# Page extract

Why you should learn the Iron Rule of Oligarchy
All bureaucratic systems tend further and further towards centralised control, and there are no exceptions. The only protection against this is checks and balances, and the only protection for those comes from our determination to keep officials honest.
Do you know the Iron Law of Oligarchy? I think it should be compulsory learning for all citizens. It was devised in 1911 by an Italian/German sociologist called Robert Michels. His rule is simple; all bureaucracies will, by their nature, tend towards increasing centralised control, expanded power and reduced transparency and accountability.
This is one of the big battles of our era. The Iron Law of Oligarchy used to be something that people paid attention to. Centuries and centuries of experience shows that when you create bureaucratic structures the same thing happens over and over again – the people at the top pull more and more power towards them and make it harder and harder for the rest of us to see what they're doing.
It literally doesn't matter whether we're talking about the medieval church or your local bowling club, either some faction is trying to take control and cut others out, or those in control are trying to expand their power, or they are amassing ever larger and larger empires, and they're always trying to make it harder for them to be caught doing things they shouldn't.
The point is that you don't need to be dishonest or a crook to want to shrug off accountability. In fact it is generally precisely because someone thinks they are an 'honest kind of person' that they conclude they can just skip a step which was put there to constrain them.

# Required tasks
#1 Quote the Iron Law of Oligarchy text between "This is one" and "what they're doing.", inclusive.
#2 Answer these about the Iron Law of Oligarchy text:
(a) In what year was the Iron Law of Oligarchy devised?
(b) Who devised it?
(c) What two examples are given of groups where this happens?
The rows have nothing to do with the Iron Law of Oligarchy text.

[Caption text data scraped from the web]

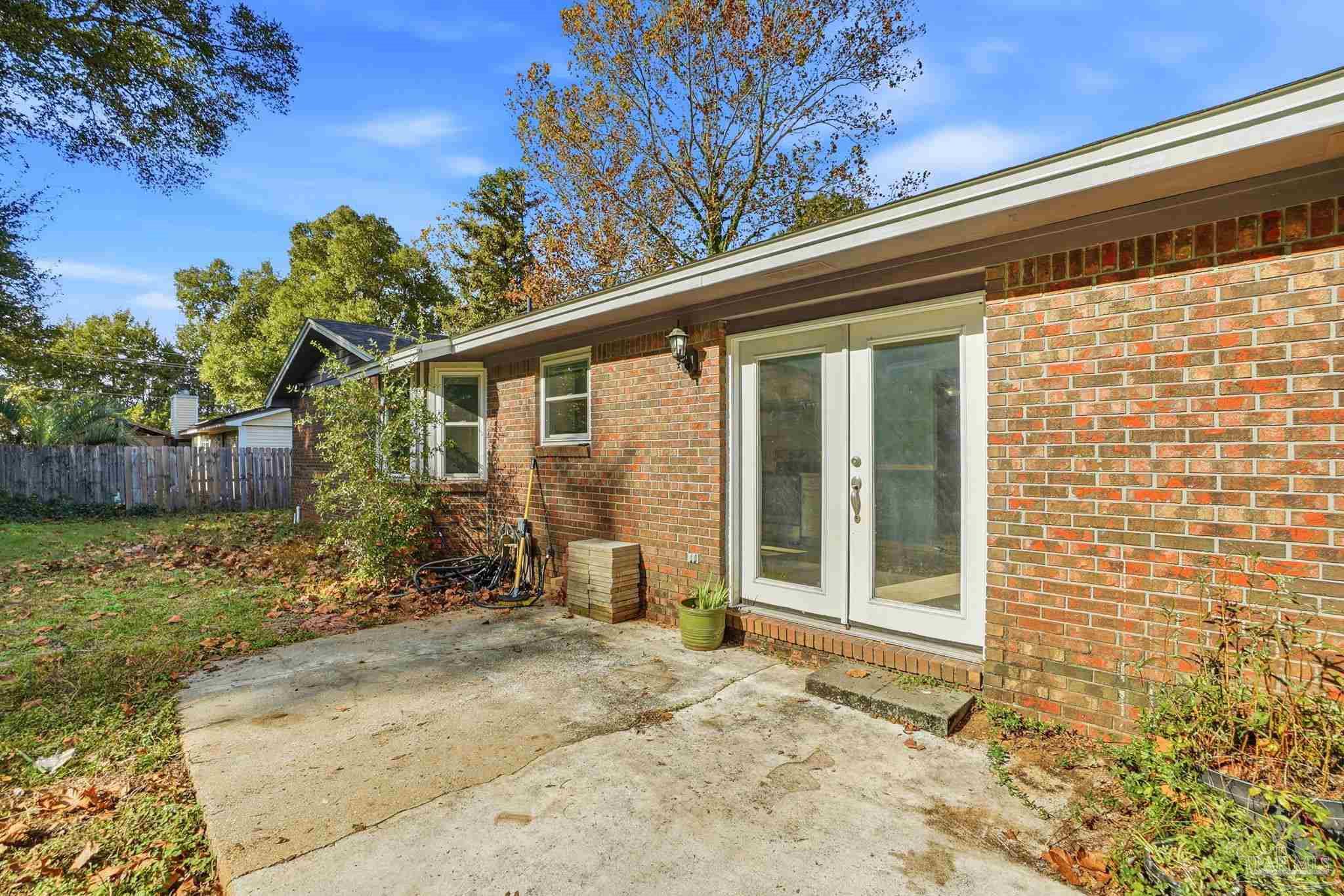 4605 Heatherwood Way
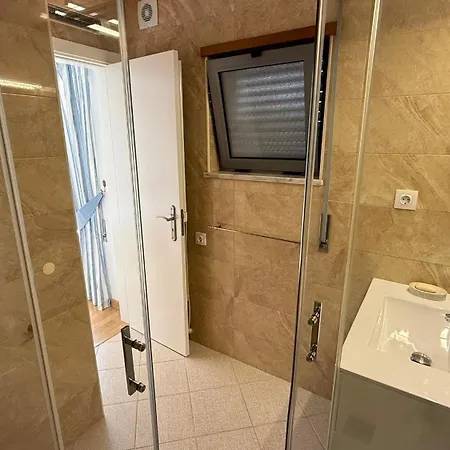 Bs House Da Lota - Casa Do Mar Prázdninový dům Vila Nova de Cacela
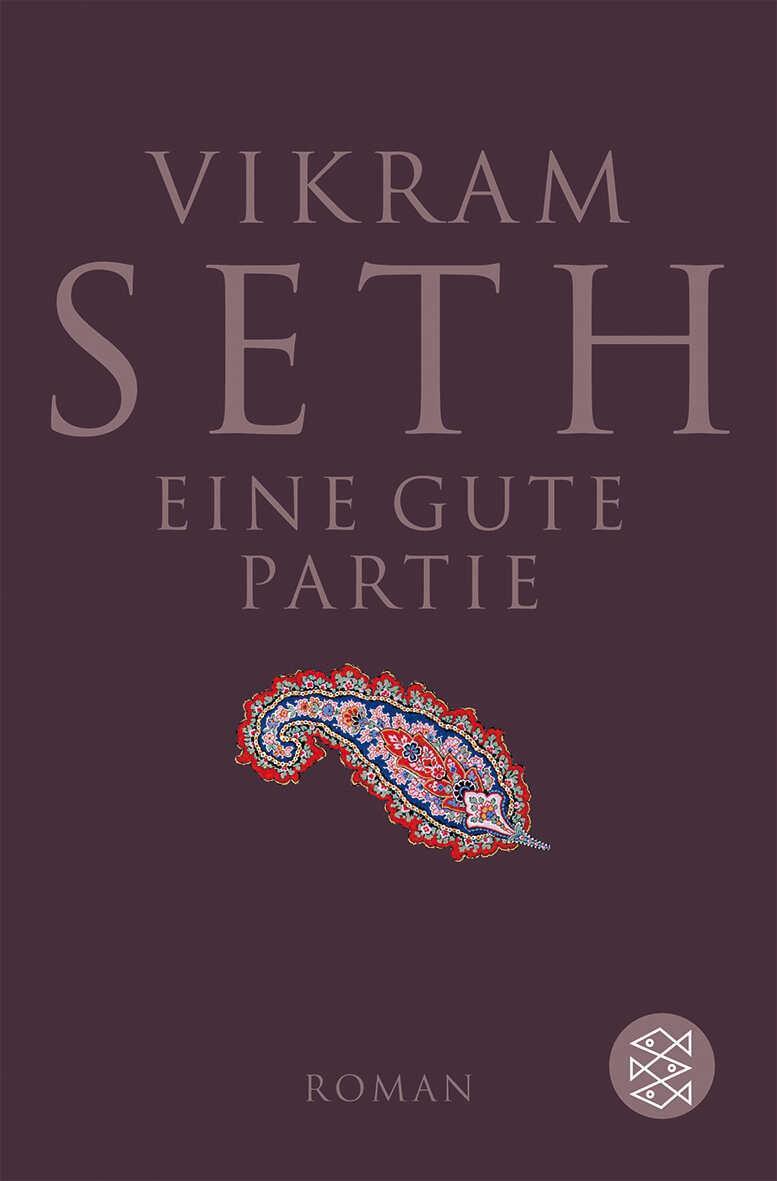 Cover: 9783596165131 | Eine gute Partie | Vikram Seth | Taschenbuch | 1998 S. | Deutsch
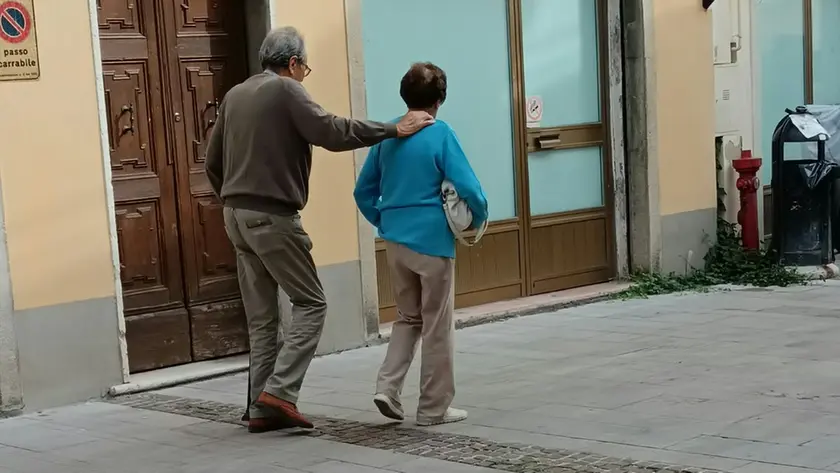 Per i pensionati bellunesi diventa sempre più difficile arrivare alla fine del mese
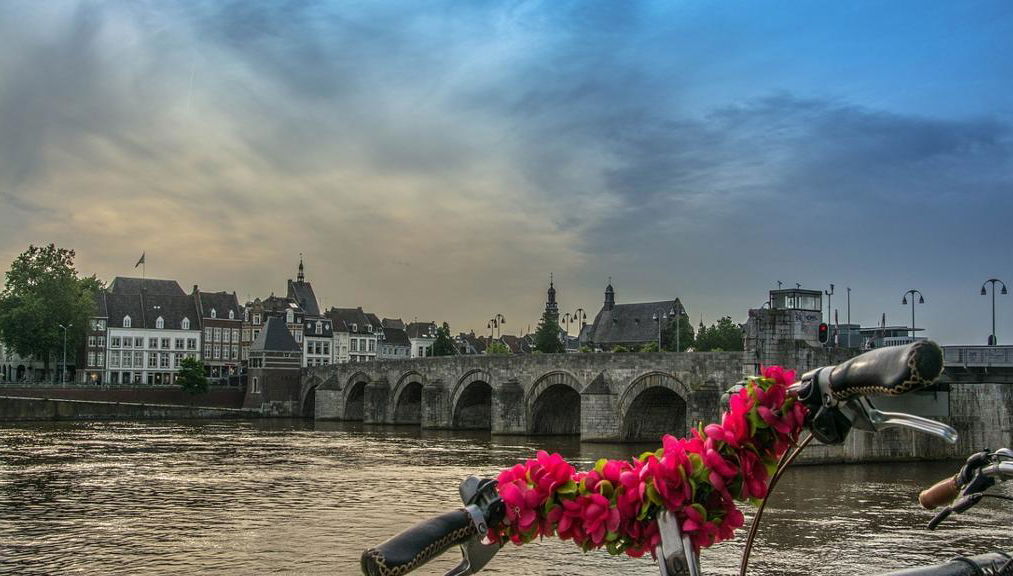Maastricht Private Walking Tour - Photo 1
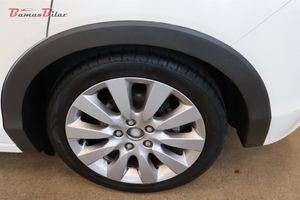 Honda Civic bild 18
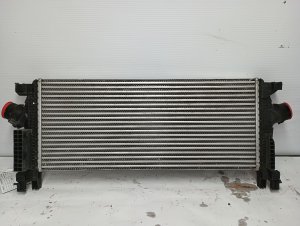 2016-2019 Buick Cascada Turbocharger Intercooler (Used OEM)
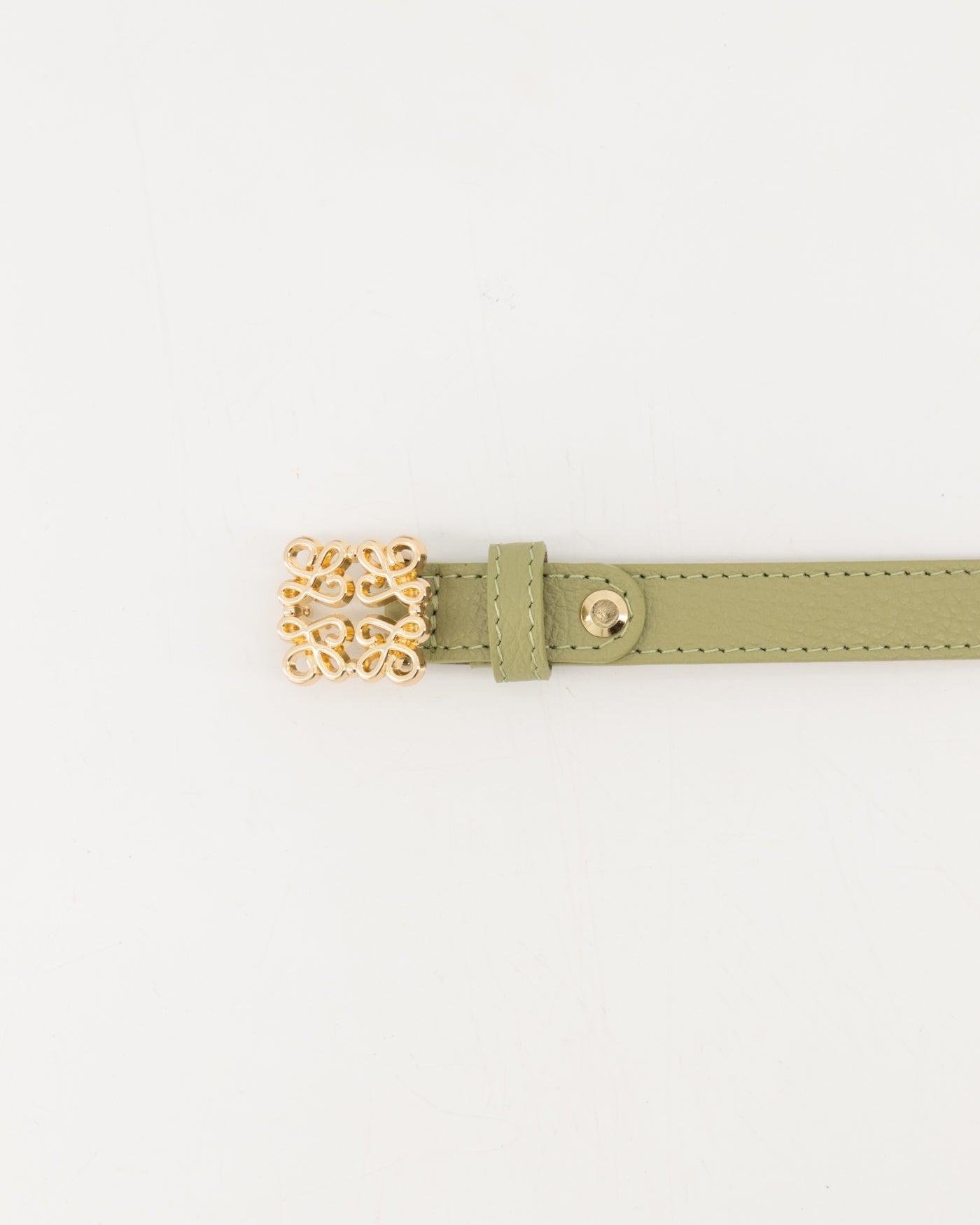 Charme classicgrain mossgreen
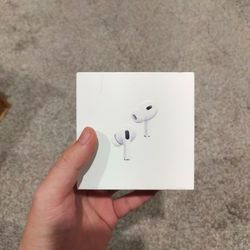 Apple AirPods Pro 2 New Genuine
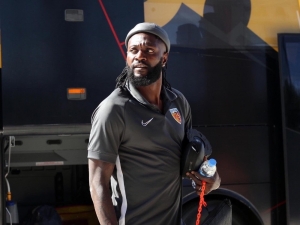 Kayserispor Konya’ya Ulaştı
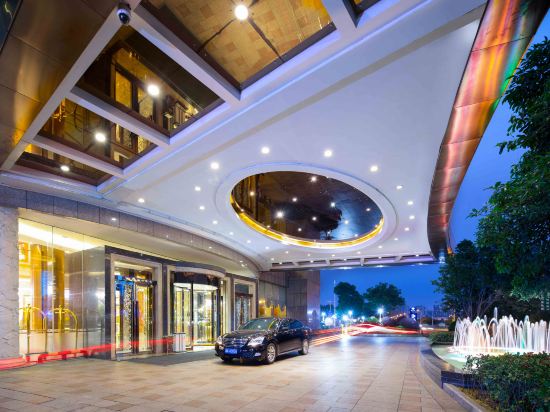 Others 2, Empark Grand Hotel, Changsha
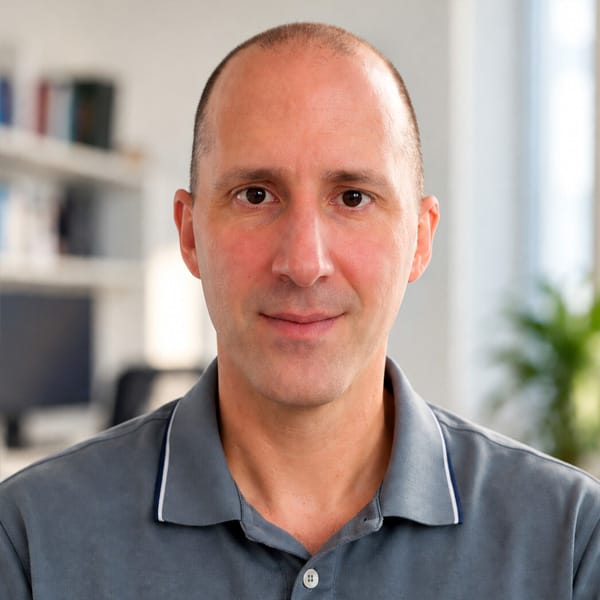 Prof. Joe Marsh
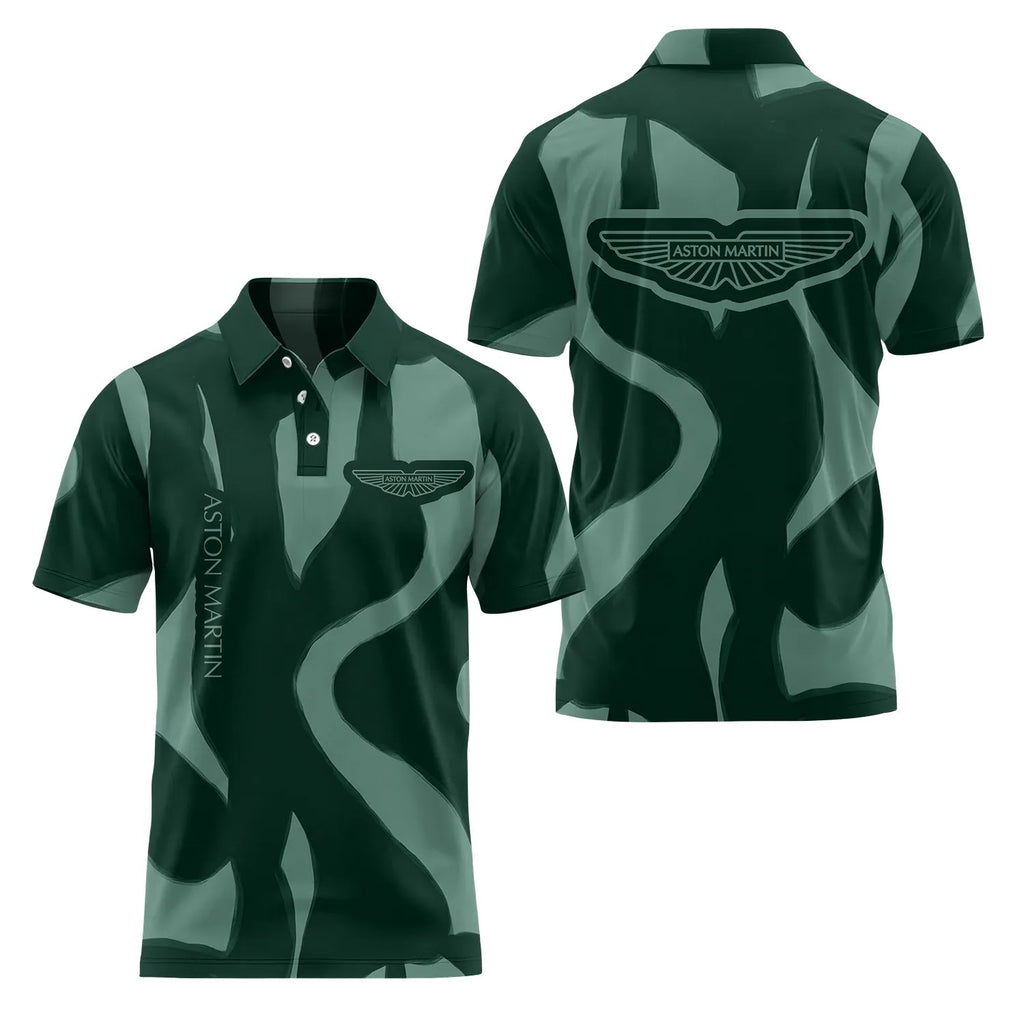 Aston Martin Apparels SHW068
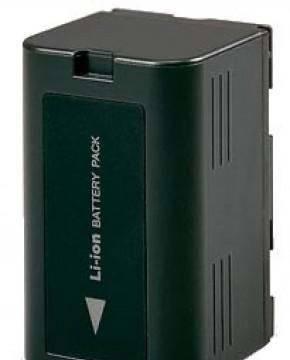 Аккумулятор для DC Panasonic CGR-D28(новый) Москва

# Solutions by task
#1
This is one of the big battles of our era. The Iron Law of Oligarchy used to be something that people paid attention to. Centuries and centuries of experience shows that when you create bureaucratic structures the same thing happens over and over again – the people at the top pull more and more power towards them and make it harder and harder for the rest of us to see what they're doing.

#2
(a) 1911
(b) Robert Michels, an Italian/German sociologist
(c) The medieval church and your local bowling club